PROBLEMS AND TASKS -
• A. In the devops blog post, find the verbs in its last paragraph that say what Kubernetes, Helm, and Terraform are used to do for the load test lab, and list every one.
• B. Answer these questions from the devops blog post, one per line:
(i) What does Terraform codify cloud APIs into?
(ii) What does the github repo implement in various programming languages and technology stacks?
(iii) What does K8s stand for?
• C. Set down the passage of the devops blog post from "I maintain a" to "that load test lab.", word for word.

EXCERPTED TEXT -
********
Glenn Engstrand
We live in a time of renaissance for what is now called devops maturity. It has never been easier to develop and deploy to different environments complex, distributed systems of computer software. A lot of this ease is courtesy of a technology known as Kubernetes (K8s) which is an open-source system for automating deployment, scaling, and management of containerized applications. But Kubernetes by itself doesn't complete the picture. There are also some other popular open source software systems that contribute greatly to this renaissance.
Helm helps you manage Kubernetes applications — Helm Charts help you define, install, and upgrade even the most complex Kubernetes application. Helm helps you provision and deploy your services in a Kubernetes cluster but how can you easily provision the cluster itself? The best way to do that today is by using Terraform which is an open-source Infrastructure as Code (IaC) software tool that provides a consistent Command Line Interface (CLI) workflow to manage hundreds of cloud services. Terraform codifies cloud APIs into declarative configuration files.
I maintain a repo on github where I implement feature identical microservices in various programming languages and technology stacks. Part of the evaluation process is to run each service implementation in a load test lab. This blog covers how I use Kubernetes, Helm, and Terraform in order to provision, configure, launch, collect, and report on the results of that load test lab.
********
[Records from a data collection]
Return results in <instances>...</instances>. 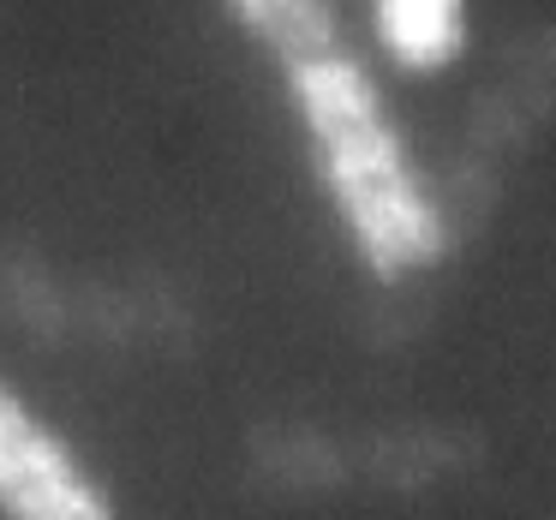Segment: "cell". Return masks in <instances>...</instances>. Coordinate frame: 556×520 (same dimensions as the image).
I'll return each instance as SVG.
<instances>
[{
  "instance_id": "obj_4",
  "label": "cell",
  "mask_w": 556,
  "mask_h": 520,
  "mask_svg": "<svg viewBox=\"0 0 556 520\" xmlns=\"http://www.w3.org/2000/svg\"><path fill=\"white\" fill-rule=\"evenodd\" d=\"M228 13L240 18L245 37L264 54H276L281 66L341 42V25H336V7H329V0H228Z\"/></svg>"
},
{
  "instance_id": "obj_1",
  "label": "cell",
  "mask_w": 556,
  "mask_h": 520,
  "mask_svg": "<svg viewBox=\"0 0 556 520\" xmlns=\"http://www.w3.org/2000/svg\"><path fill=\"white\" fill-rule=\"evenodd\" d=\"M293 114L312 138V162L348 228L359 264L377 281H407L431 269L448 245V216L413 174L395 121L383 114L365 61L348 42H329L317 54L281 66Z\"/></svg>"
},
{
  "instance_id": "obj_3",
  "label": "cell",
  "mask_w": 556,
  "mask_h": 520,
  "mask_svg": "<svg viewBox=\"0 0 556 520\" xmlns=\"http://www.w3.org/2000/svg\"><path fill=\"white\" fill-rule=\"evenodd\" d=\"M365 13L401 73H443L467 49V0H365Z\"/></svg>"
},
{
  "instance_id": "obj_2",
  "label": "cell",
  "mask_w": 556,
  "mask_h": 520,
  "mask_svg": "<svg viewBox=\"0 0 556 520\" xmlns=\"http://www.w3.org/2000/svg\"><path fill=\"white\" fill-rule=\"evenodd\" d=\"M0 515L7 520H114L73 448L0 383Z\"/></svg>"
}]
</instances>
********
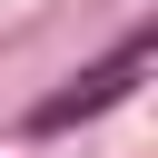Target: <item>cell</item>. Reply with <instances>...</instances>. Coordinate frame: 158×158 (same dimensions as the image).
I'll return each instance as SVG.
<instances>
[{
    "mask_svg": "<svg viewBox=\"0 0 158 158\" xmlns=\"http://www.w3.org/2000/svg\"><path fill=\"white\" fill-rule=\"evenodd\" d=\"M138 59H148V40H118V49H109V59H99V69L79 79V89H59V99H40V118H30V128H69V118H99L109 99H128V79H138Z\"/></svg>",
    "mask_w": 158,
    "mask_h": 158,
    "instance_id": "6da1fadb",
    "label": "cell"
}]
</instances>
********
ANSWERS TO THE EXERCISES -
• A. provision, configure, launch, collect, report on

• B.
(i) Declarative configuration files
(ii) Feature identical microservices
(iii) Kubernetes

• C.
I maintain a repo on github where I implement feature identical microservices in various programming languages and technology stacks. Part of the evaluation process is to run each service implementation in a load test lab. This blog covers how I use Kubernetes, Helm, and Terraform in order to provision, configure, launch, collect, and report on the results of that load test lab.